Penyakit Kronis Ego Sektoral

11/6/2022 05:00
Penyakit Kronis Ego Sektoral
Ilustasi MI(MI/Duta)

 

PRESIDEN Joko Widodo lagi-lagi menegur keras jajarannya. Kali ini kembali tentang persoalan ego sektoral antarkementerian dan lembaga. Bermula dari kekesalan Presiden tentang lambatnya pengurusan sertifikat tanah masyarakat. Kepala Negara mencontohkan suku Bajo yang tidak kunjung memperoleh sertifikat lahan.

Penyebabnya tidak adanya komunikasi yang baik di antara kementerian-kementerian terkait. Dalam hal ini, menyangkut kerja tiga instansi; Kementerian Agraria dan Tata Ruang atau Badan Pertanahan Nasional (BPN), Kementerian Kelautan dan Perikanan (KKP), dan Kementerian Lingkungan Hidup dan Kehutanan (KLHK).

Presiden juga jengkel karena proses pemberian hak guna bangunan untuk lahan yang luas hingga berhektare-hektare dapat rampung dengan cepat, tetapi sebaliknya, untuk tanah dengan luas beberapa meter persegi yang notabene dimiliki masyarakat kecil tidak kunjung tuntas.

Presiden kesal proses sertifikasi tanah masyarakat berjalan begitu lambat. Sejak 2015 hingga kini, baru sekitar 46 juta warga masyarakat yang memegang sertifikat lahan milik mereka sendiri.

Jumlah sertifikat yang masih tertunggak mencapai 80 juta. Menurut Presiden, tidak mengherankan hal itu memicu konflik-konflik lahan dan penyerobotan lahan oleh mafia tanah.

Yang mengherankan, atau barangkali malah sudah bisa ditebak, tiap kali Presiden turun tangan langsung mendatangi masyarakat yang terdampak, sertifikat tanah bak sulap langsung terbit. Tanpa biaya dan tanpa waktu tunggu yang tidak pasti.

Persoalan sertifikasi lahan merupakan satu di antara banyak persoalan yang bersumber dari masih kuatnya ego sektoral tiap kementerian dan lembaga. Instansi pemerintah begitu kaku dalam berkoordinasi.

Bila ditarik lebih jauh ke belakang, persoalan serupa terus-menerus muncul mengiringi kerja birokrasi di Tanah Air. Tahun lalu, Presiden Jokowi juga mengeluhkan proyek-proyek yang tersendat akibat tidak terintegrasinya konsep pembangunan kementerian.

^^^^

■ Daftar Soal ■
**A)** Sebutkan semua instansi yang, menurut teks tentang ego sektoral, terlibat dalam urusan sertifikat lahan suku Bajo.
**B)** Menurut teks tentang ego sektoral, berapa jumlah sertifikat tanah yang masih tertunggak?
**C)** Lanjutkan teks tentang ego sektoral mulai dari kalimat sesudah kalimat terakhirnya.
Baris-baris di bawah tidak diperlukan untuk mengerjakan apa pun di sini.

^^^^

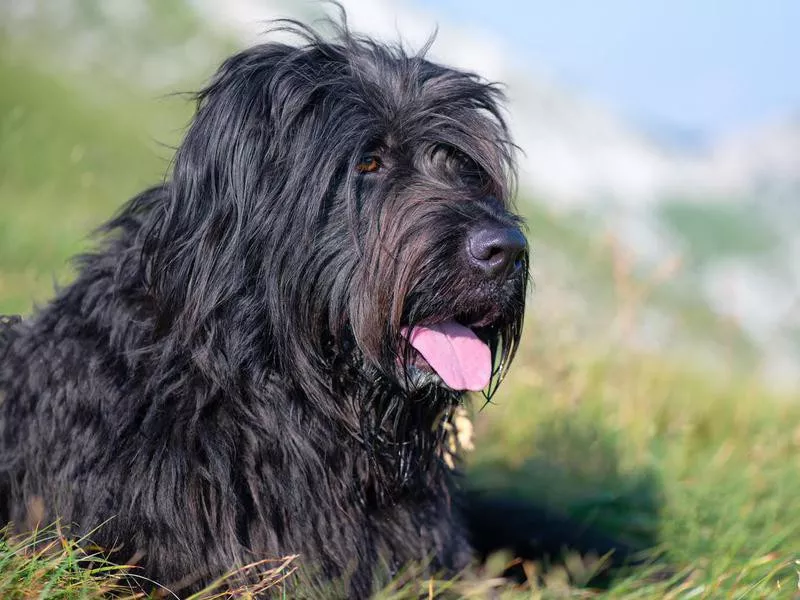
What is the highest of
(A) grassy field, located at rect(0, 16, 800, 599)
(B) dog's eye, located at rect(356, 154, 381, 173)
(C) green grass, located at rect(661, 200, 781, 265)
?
(C) green grass, located at rect(661, 200, 781, 265)

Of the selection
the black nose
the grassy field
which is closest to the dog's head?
the black nose

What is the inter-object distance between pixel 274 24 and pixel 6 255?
12.3ft

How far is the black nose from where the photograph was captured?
249 centimetres

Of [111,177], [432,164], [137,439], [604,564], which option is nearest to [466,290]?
[432,164]

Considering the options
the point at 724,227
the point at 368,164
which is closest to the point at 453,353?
the point at 368,164

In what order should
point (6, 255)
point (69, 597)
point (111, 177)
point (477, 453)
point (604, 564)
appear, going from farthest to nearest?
point (111, 177) < point (6, 255) < point (477, 453) < point (604, 564) < point (69, 597)

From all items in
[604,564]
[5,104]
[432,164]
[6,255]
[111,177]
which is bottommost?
[604,564]

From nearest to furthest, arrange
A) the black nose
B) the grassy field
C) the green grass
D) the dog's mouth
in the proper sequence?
1. the black nose
2. the dog's mouth
3. the grassy field
4. the green grass

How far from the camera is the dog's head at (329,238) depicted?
2.53 meters

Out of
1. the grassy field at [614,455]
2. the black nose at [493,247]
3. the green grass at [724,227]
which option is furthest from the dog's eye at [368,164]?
the green grass at [724,227]

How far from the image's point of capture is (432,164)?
282cm

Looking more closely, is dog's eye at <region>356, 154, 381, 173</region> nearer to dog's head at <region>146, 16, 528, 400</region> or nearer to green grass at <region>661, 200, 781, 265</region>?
dog's head at <region>146, 16, 528, 400</region>

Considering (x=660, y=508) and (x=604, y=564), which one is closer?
(x=604, y=564)

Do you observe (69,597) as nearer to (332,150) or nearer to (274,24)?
(332,150)
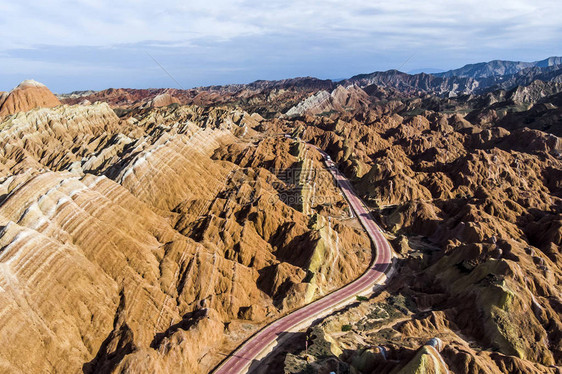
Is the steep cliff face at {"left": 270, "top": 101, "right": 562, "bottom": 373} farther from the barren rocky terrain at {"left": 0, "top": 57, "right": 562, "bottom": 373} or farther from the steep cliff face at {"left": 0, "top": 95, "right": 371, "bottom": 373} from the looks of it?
the steep cliff face at {"left": 0, "top": 95, "right": 371, "bottom": 373}

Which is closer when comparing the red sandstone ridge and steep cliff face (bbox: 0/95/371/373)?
steep cliff face (bbox: 0/95/371/373)

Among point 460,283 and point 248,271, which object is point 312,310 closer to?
point 248,271

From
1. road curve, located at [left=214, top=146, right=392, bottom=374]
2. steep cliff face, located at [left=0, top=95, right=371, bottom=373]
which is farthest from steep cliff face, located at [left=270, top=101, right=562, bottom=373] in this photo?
steep cliff face, located at [left=0, top=95, right=371, bottom=373]

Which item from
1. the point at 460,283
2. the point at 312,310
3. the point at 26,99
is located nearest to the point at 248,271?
the point at 312,310

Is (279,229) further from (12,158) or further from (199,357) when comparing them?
(12,158)

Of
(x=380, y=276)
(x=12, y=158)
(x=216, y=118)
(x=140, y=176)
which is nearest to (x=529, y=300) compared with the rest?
(x=380, y=276)

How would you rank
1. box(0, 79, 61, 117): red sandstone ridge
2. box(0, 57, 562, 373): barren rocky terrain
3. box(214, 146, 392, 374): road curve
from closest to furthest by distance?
box(0, 57, 562, 373): barren rocky terrain < box(214, 146, 392, 374): road curve < box(0, 79, 61, 117): red sandstone ridge

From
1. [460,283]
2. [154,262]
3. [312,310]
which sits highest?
[154,262]
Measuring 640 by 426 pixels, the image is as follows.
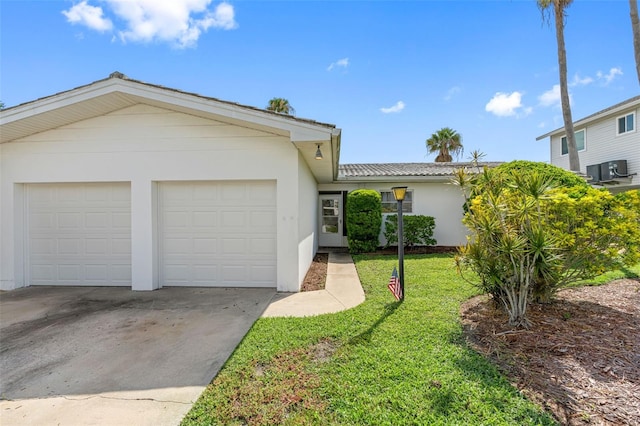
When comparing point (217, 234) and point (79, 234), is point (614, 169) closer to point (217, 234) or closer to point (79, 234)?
point (217, 234)

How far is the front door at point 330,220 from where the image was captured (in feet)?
40.5

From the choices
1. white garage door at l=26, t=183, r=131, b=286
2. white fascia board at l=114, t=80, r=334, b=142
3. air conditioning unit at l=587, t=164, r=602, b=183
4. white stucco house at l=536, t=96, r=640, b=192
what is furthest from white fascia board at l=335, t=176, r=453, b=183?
air conditioning unit at l=587, t=164, r=602, b=183

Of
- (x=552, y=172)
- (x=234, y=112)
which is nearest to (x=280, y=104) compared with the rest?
(x=234, y=112)

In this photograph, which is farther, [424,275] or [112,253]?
[424,275]

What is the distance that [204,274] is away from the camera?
20.8ft

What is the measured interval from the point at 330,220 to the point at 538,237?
30.1ft

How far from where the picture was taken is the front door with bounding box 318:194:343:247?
1234 cm

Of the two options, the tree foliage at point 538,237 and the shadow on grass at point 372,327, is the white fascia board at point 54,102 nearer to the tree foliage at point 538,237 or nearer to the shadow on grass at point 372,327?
the shadow on grass at point 372,327

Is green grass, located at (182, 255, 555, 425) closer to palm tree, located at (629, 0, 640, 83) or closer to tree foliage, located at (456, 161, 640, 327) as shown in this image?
tree foliage, located at (456, 161, 640, 327)

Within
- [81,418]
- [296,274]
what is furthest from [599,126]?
[81,418]

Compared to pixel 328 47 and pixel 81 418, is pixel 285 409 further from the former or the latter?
pixel 328 47

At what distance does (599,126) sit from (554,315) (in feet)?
55.5

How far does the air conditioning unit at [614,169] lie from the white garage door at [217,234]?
668 inches

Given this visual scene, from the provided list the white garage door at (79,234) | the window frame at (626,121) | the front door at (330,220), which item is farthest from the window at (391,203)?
the window frame at (626,121)
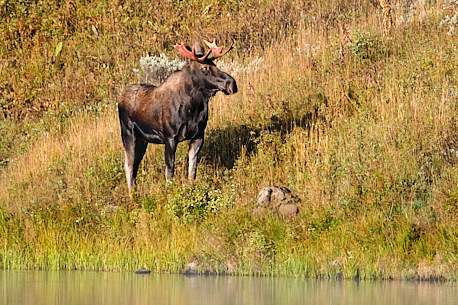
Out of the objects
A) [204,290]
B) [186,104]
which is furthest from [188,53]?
[204,290]

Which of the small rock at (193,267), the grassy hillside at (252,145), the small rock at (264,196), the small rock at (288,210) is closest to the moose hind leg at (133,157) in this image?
the grassy hillside at (252,145)

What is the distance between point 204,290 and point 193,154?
4.34 meters

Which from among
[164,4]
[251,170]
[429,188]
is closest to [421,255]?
[429,188]

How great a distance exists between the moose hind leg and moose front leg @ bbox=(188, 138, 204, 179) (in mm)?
1092

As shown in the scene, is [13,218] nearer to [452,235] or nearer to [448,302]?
[452,235]

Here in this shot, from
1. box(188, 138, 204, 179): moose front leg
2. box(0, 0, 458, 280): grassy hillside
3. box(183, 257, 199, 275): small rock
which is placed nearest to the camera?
box(183, 257, 199, 275): small rock

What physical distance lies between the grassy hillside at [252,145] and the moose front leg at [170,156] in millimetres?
212

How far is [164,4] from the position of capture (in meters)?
24.4

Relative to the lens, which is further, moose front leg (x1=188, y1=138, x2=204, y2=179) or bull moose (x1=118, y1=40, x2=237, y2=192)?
moose front leg (x1=188, y1=138, x2=204, y2=179)

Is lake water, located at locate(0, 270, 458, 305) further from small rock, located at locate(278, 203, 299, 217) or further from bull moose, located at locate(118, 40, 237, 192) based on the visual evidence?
bull moose, located at locate(118, 40, 237, 192)

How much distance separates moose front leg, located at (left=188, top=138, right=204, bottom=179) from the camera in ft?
48.2

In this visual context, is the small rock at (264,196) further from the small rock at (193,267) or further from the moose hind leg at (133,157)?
the moose hind leg at (133,157)

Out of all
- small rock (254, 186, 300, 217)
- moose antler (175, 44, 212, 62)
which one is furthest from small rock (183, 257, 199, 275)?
moose antler (175, 44, 212, 62)

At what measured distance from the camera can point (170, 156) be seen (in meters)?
14.7
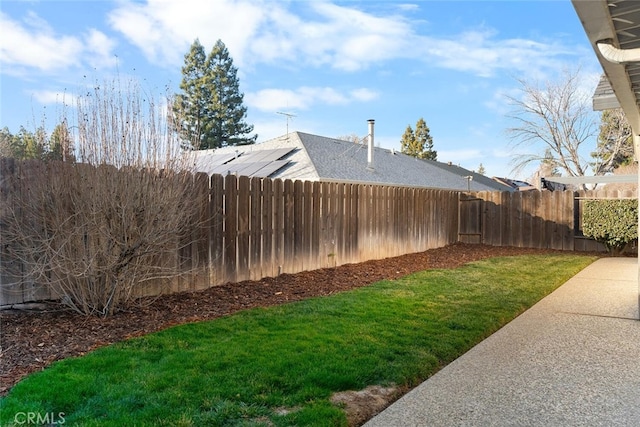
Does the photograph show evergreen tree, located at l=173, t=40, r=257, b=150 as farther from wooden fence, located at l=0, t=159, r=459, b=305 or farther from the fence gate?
wooden fence, located at l=0, t=159, r=459, b=305

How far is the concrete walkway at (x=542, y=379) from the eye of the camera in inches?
110

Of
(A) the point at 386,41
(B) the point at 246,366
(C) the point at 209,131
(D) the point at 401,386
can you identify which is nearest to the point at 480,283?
(D) the point at 401,386

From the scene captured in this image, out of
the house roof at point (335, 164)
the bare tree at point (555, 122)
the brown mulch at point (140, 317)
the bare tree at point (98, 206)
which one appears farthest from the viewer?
the bare tree at point (555, 122)

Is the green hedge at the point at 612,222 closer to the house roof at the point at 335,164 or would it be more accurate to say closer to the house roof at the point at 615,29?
the house roof at the point at 335,164

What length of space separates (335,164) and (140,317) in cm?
1135

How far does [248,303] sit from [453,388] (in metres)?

^^^^

■ Jawaban Soal ■
**A)** Kementerian Agraria dan Tata Ruang atau Badan Pertanahan Nasional (BPN), Kementerian Kelautan dan Perikanan (KKP), serta Kementerian Lingkungan Hidup dan Kehutanan (KLHK).

**B)** Jumlahnya mencapai 80 juta.

**C)**
Misalnya, pelabuhan dan bandara hadir tanpa memiliki akses yang memadai, baik berupa jalan maupun sarana transportasi. Kita masih ingat pula kisruh bansos untuk penanganan dampak pandemi covid-19 bagi masyarakat miskin, pengusaha kecil, hingga pekerja berpendapatan rendah.

Data sasaran bansos amburadul, pemberian bantuan tumpang-tindih, dan banyak masyarakat miskin sama sekali tidak mendapatkan bantuan. Pemerintah daerah dan pusat saling lempar tanggung jawab. Itu pun masih ditambah menteri sosial ketika itu yang tanpa malu mengorupsi anggaran bansos.

Jika korupsi kita ibaratkan kanker, ego sektoral layaknya gagal ginjal yang terus-menerus memerlukan cuci darah. Keduanya sama-sama penyakit kronis yang mengorbankan kualitas kehidupan rakyat.

Meski begitu, baik korupsi maupun ego sektoral masih bisa disembuhkan. Yang diperlukan ialah langkah konkret tiap individu birokrat dan instansi pemerintah baik pusat maupun daerah untuk memperbaiki koordinasi. Tanggalkan ego, saling membuka diri, sinergikan konsep pembangunan, perbaiki, dan terus-menerus selaraskan data.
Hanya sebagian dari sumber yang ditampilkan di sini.